All of this would be uproariously funny, and aspects were undeniably clownish.  Like when we learned that one of Trump's lawyers actually told Mueller that a man who has spent one out of four days of his presidency playing golf was "too busy running the country" to submit to an interview.  But we (or me, anyway) are brought up short when we realize that this isn't a season of "Saturday Night Live" skits.  They are far from comic episodes crammed into a mere week of our once proud nation's history starring a thug who happens to occupy the Oval Office and a benighted Republican congressional sycophancy doing a pretty good imitation of Hitler's brownshirts to further undermine a democracy already on the ropes as they subvert or destroy everything we value.
Giuliani recently joined Trump's depleted legal team because of the bombast he would bring to appearances on Fox News, where he could reassure Trump's base that together they would repel Mueller's insidious deep-state plot to undermine the Make American Great Again presidency in revenge for Hillary Clinton losing the 2016 election.   

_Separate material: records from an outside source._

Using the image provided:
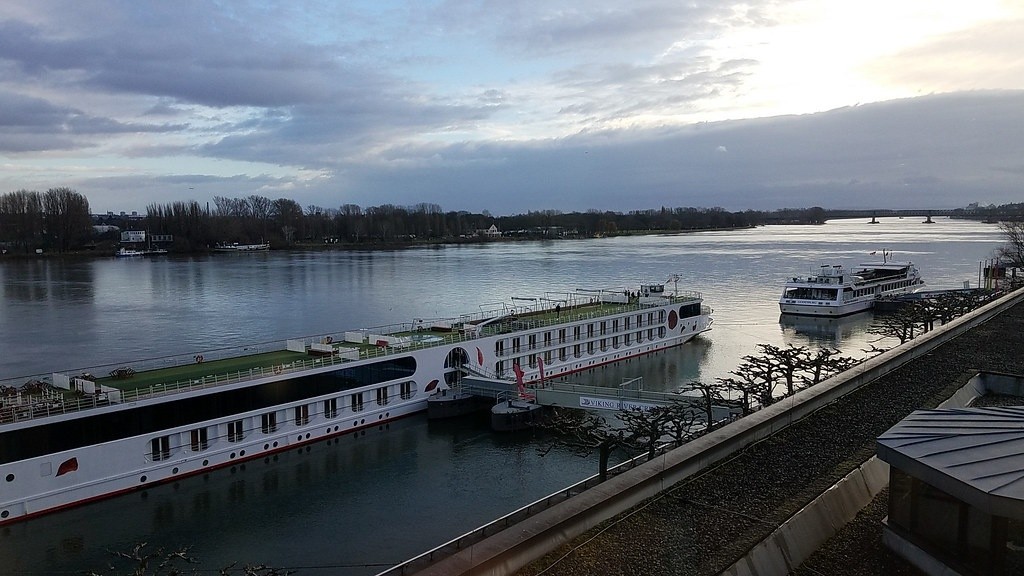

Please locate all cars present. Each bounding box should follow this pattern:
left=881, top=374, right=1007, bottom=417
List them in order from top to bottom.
left=1004, top=267, right=1024, bottom=278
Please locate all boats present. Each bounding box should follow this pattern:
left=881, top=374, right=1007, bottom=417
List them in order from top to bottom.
left=208, top=238, right=270, bottom=251
left=116, top=248, right=168, bottom=257
left=779, top=249, right=927, bottom=316
left=0, top=276, right=716, bottom=526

But when Giuliani went way off script in a Wednesday night appearance with Fox prime-time host Hannity in a bumbling attempt to curry favor with the boss but instead tripped up Trump and his spokesmouths while highlighting their contradictory statements about porn star Stormy Daniels, an astonished Hannity tried and failed to get America's Mayor to put a cork in it.   
Undeterred and seemingly unaware, Giuliani prattled on that the very $130,000 hush payment made to Daniels courtesy of Trump fixer Michael Cohen that the president swore he knew nothing about when queried by reporters on April 5 on Air Force One not only existed and Trump not only knew about it, but he had paid back Cohen, which is more than you can say for a lot of other people to whom Trump has owed money over the years, including legions of lawyers. 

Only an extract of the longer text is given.